======== SOURCE EXTRACT

Abstract:
A lost foam metal casting process employs a chill member to reduce porosity within a region of a product casting. The chill is adhesively bonded to a fugitive pattern prior to jointly embedding within a particulate sand mold by fluidization, thereby conveniently and reliably arranging the chill and the pattern within the mold for casting.

Description:
BACKGROUND OF THE INVENTION 
     This invention relates to controlling porosity in metal cast within a particulate mold by a lost foam process. More particularly, this invention relates to a lost foam casting process that employs a chill member to reduce or eliminate porosity in a region of a product casting. 
     In a lost foam metal casting process, a refractory coated vaporizable polymeric pattern is embedded in a mold formed of unbonded refractory particles, i.e., sand, and is decomposed and replaced by molten metal. The pattern is preferably embedded while fluidizing the refractory particles. As the molten metal decomposes the pattern, a substantial volume of vapors vent into the sand mold, thereby allowing the melt to flow in and completely duplicate the pattern. Thereafter, the metal cools and solidifies to form a product casting, whereupon pores tend to form in the metal as a result of precipitation of gases, such as hydrogen, and metal contraction. This porosity undesirably reduces mechanical properties. 
     Chill members have been employed to locally reduce porosity in metal cast by a process of the type wherein a rigid mold defines a casting cavity, for example, green sand casting. The chill forms a portion of the cavity surface, securely held by the surrounding rigid mold, and accelerates cooling of adjacent metal to quickly solidify a region of the casting before outgassing or shrinkage can form pores. However, chill members have not heretofore been successfully employed for lost foam casting within a nonrigid, cavityless mold. This is attributed in part to the difficulty in effectively arranging a chill and the pattern while forming the mold by fluidization. It has been found that the chill must be positioned in the mold immediately adjacent the pattern. Space between the chill and the pattern fills with melt during casting to prevent pattern surface duplication. Sand or a refractory coating between the members thermally insulates the chill to reduce its cooling effect. It is particularly difficult to exclude fluidized sand from infiltrating between separate members. Furthermore, it has been found that mere separate positioning of a pattern and a chill in the mold, even with great care, does not necessarily achieve the desired local reduction in porosity, perhaps because the position of the chill is not maintained during casting.

================
======== PROVIDED DATA

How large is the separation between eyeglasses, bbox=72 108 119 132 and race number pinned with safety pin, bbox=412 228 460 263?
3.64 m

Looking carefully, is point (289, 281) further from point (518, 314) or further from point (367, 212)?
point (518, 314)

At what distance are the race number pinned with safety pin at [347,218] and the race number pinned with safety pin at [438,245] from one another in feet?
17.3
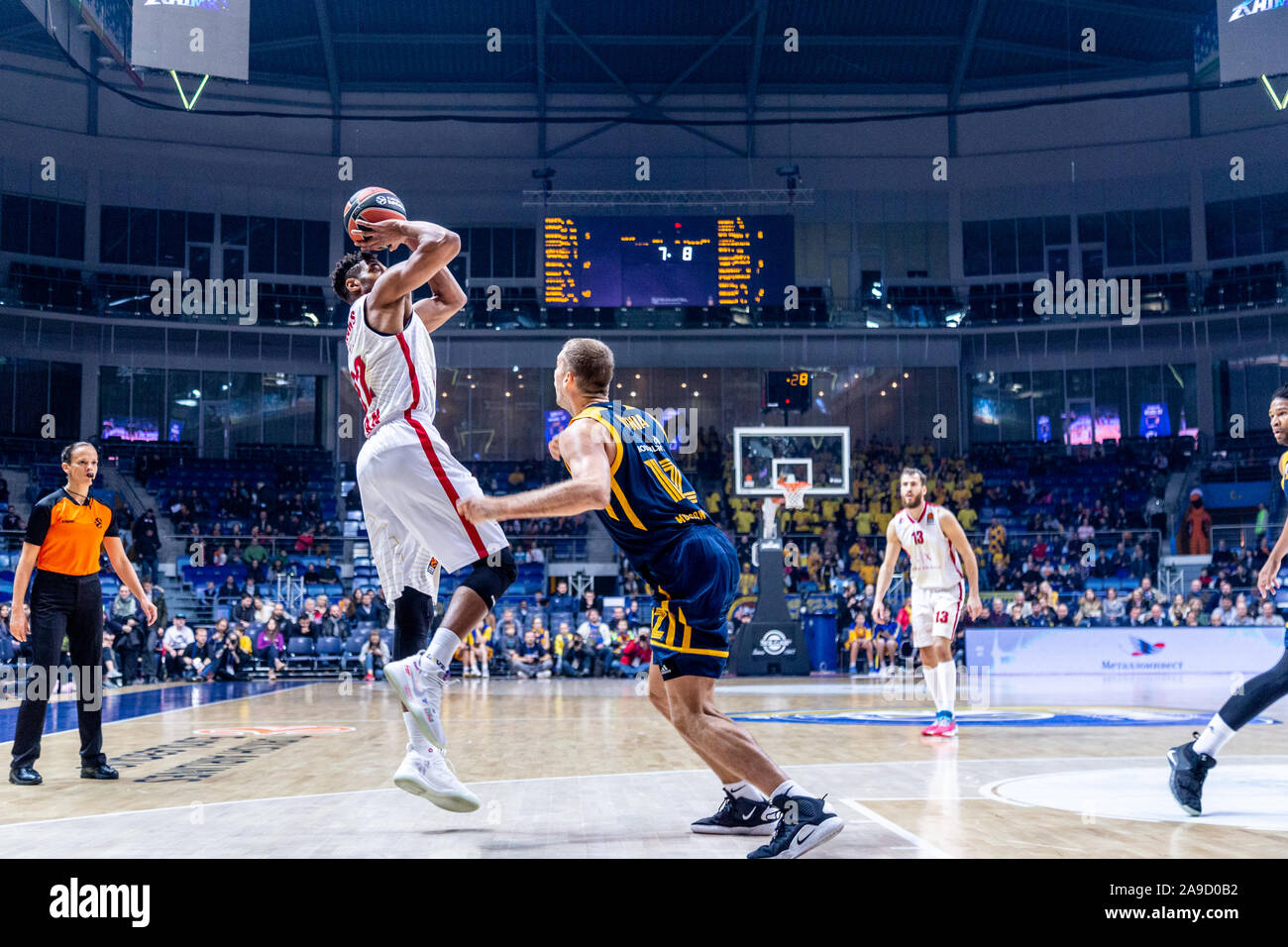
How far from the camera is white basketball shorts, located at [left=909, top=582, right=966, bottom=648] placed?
9.96 metres

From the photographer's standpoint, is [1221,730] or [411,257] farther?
[1221,730]

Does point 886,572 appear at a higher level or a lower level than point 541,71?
lower

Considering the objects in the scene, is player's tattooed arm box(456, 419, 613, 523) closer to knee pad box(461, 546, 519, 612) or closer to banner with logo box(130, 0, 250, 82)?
knee pad box(461, 546, 519, 612)

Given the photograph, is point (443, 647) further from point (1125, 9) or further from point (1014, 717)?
point (1125, 9)

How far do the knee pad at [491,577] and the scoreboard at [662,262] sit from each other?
2402 cm

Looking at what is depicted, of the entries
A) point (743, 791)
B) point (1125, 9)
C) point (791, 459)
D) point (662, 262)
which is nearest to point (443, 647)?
point (743, 791)

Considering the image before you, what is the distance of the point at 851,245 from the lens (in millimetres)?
33875

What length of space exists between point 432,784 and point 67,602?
144 inches

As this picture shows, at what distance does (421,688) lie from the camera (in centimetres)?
454

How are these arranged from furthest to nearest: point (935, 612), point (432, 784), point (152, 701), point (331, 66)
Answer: point (331, 66) → point (152, 701) → point (935, 612) → point (432, 784)

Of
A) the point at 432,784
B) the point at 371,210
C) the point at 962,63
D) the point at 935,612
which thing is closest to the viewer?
the point at 432,784
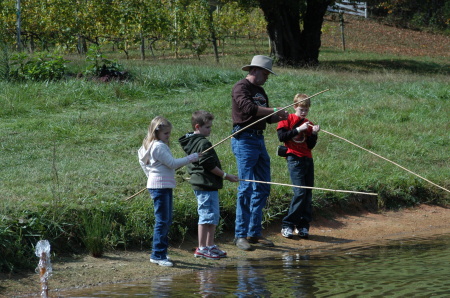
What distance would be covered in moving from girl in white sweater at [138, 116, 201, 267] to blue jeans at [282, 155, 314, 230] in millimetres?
1558

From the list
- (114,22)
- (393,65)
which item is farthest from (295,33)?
(114,22)

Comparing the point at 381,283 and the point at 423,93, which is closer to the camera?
the point at 381,283

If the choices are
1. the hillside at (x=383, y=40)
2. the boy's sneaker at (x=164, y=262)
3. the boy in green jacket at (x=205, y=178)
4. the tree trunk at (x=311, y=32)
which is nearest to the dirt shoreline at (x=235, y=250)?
the boy's sneaker at (x=164, y=262)

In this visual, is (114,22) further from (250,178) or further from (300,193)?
(250,178)

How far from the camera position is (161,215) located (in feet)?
20.2

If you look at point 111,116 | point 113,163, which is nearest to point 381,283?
point 113,163

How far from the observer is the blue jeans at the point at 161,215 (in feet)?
20.1

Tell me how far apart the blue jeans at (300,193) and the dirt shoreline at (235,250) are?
0.22 m

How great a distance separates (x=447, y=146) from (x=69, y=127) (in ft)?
21.6

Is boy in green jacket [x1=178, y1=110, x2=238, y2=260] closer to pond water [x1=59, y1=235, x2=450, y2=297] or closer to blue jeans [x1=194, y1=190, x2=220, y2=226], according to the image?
blue jeans [x1=194, y1=190, x2=220, y2=226]

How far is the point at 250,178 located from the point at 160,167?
3.81 feet

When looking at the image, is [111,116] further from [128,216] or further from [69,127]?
[128,216]

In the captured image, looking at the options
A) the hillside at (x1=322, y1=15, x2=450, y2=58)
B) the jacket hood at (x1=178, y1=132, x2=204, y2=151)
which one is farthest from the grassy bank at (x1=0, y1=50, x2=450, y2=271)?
the hillside at (x1=322, y1=15, x2=450, y2=58)

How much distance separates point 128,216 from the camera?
6.89 m
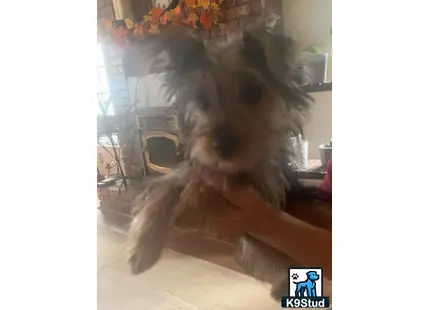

================

▶ WORK INSTRUCTIONS:
(1) Echo the part of the lost foam casting text that begins at the words "In a lost foam" and ends after the words "reduces mechanical properties.", copied word for word.
(2) Duplicate the rows word for word, starting at the line that contains "How far from the camera position" and ending after the last row. Leave the pictures out.

▶ EXPECTED RESPONSES:
(1)
In a lost foam metal casting process, a refractory coated vaporizable polymeric pattern is embedded in a mold formed of unbonded refractory particles, i.e., sand, and is decomposed and replaced by molten metal. The pattern is preferably embedded while fluidizing the refractory particles. As the molten metal decomposes the pattern, a substantial volume of vapors vent into the sand mold, thereby allowing the melt to flow in and completely duplicate the pattern. Thereafter, the metal cools and solidifies to form a product casting, whereupon pores tend to form in the metal as a result of precipitation of gases, such as hydrogen, and metal contraction. This porosity undesirably reduces mechanical properties.

(2)
How far from the camera position is (161,215) located (in feet)?
20.2

If you look at point 111,116 | point 113,163, which is nearest to point 381,283?
point 113,163

How far from the observer is the blue jeans at the point at 161,215 (in feet)?
20.1

Tell me how far apart the blue jeans at (300,193) and the dirt shoreline at (235,250) are?
0.22 m

How great a distance separates (x=447, y=146) from (x=69, y=127) (in ft)?
21.6

Is boy in green jacket [x1=178, y1=110, x2=238, y2=260] closer to pond water [x1=59, y1=235, x2=450, y2=297] or closer to blue jeans [x1=194, y1=190, x2=220, y2=226], according to the image?
blue jeans [x1=194, y1=190, x2=220, y2=226]

How far is the point at 250,178 located from the point at 160,167?
3.81 feet

When looking at the image, is [111,116] further from [128,216] or further from [69,127]?
[128,216]

In the captured image, looking at the options
A) the hillside at (x1=322, y1=15, x2=450, y2=58)
B) the jacket hood at (x1=178, y1=132, x2=204, y2=151)
which one is farthest from the grassy bank at (x1=0, y1=50, x2=450, y2=271)?
the hillside at (x1=322, y1=15, x2=450, y2=58)

How much distance separates point 128,216 from the camera?
6.89 m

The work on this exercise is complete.